Exercise materials ->
▽

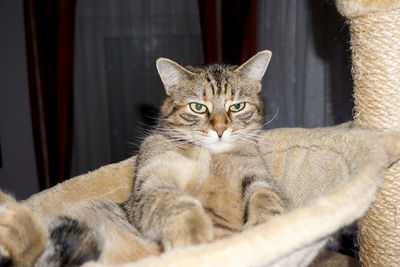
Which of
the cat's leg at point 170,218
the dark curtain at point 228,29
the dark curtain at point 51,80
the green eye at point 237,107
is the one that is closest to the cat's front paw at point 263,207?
the cat's leg at point 170,218

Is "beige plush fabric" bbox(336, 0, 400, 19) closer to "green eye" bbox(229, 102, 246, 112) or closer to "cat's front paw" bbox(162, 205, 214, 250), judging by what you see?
"green eye" bbox(229, 102, 246, 112)

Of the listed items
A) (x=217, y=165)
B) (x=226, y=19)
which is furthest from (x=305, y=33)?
(x=217, y=165)

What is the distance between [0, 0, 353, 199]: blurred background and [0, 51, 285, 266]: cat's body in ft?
6.09

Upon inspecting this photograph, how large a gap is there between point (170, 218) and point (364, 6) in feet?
2.50

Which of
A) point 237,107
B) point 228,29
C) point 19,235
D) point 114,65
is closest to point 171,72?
point 237,107

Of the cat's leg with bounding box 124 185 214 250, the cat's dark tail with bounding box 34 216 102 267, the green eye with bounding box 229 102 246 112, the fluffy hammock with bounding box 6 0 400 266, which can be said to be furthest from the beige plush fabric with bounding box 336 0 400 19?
the cat's dark tail with bounding box 34 216 102 267

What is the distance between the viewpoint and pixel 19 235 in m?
0.81

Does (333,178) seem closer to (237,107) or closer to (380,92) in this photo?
(380,92)

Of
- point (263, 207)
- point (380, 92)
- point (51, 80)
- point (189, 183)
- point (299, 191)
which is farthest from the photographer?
point (51, 80)

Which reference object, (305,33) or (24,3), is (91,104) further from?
(305,33)

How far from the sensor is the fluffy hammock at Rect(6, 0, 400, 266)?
0.58m

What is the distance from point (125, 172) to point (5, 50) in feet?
9.04

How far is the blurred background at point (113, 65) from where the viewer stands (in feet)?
10.1

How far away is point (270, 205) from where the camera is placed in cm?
93
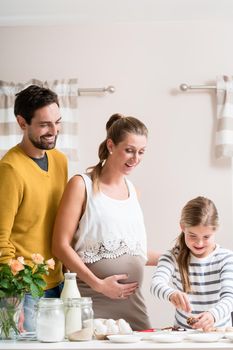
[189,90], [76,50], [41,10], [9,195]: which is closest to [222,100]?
[189,90]

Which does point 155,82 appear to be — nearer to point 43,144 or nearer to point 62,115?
point 62,115

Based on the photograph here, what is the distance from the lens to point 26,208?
7.88ft

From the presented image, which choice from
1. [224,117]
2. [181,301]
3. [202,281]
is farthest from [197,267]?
[224,117]

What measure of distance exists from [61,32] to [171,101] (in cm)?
78

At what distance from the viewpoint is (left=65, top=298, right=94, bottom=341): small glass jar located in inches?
75.4

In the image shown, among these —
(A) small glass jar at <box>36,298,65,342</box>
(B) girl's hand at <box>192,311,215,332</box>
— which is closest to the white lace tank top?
(B) girl's hand at <box>192,311,215,332</box>

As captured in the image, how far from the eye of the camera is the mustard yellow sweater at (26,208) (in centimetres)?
233

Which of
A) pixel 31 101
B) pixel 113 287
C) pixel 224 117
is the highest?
pixel 224 117

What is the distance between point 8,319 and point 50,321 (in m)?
0.14

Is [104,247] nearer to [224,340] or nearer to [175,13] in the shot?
[224,340]

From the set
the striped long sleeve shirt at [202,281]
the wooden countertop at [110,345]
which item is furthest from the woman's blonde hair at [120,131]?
the wooden countertop at [110,345]

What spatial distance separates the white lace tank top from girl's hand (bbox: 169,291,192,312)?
12.1 inches

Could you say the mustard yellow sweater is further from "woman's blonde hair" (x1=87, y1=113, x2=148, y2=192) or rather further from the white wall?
the white wall

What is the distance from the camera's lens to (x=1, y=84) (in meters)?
3.95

△

Render the lines above, beginning at the one that contains "What spatial distance" and stopping after the final line, as a two-column CSV with the headers input and output. Give one row for each line paired with the answer that follows it, put each value in double quotes, and replace any line breaks with spaces.

input,output
"What spatial distance separates the white lace tank top from girl's hand (bbox: 169,291,192,312)?","12.1 inches"
"Could you say the mustard yellow sweater is further from ""woman's blonde hair"" (x1=87, y1=113, x2=148, y2=192) or rather further from the white wall?","the white wall"
"What is the distance from the camera's lens to (x=1, y=84) (in meters)?","3.95"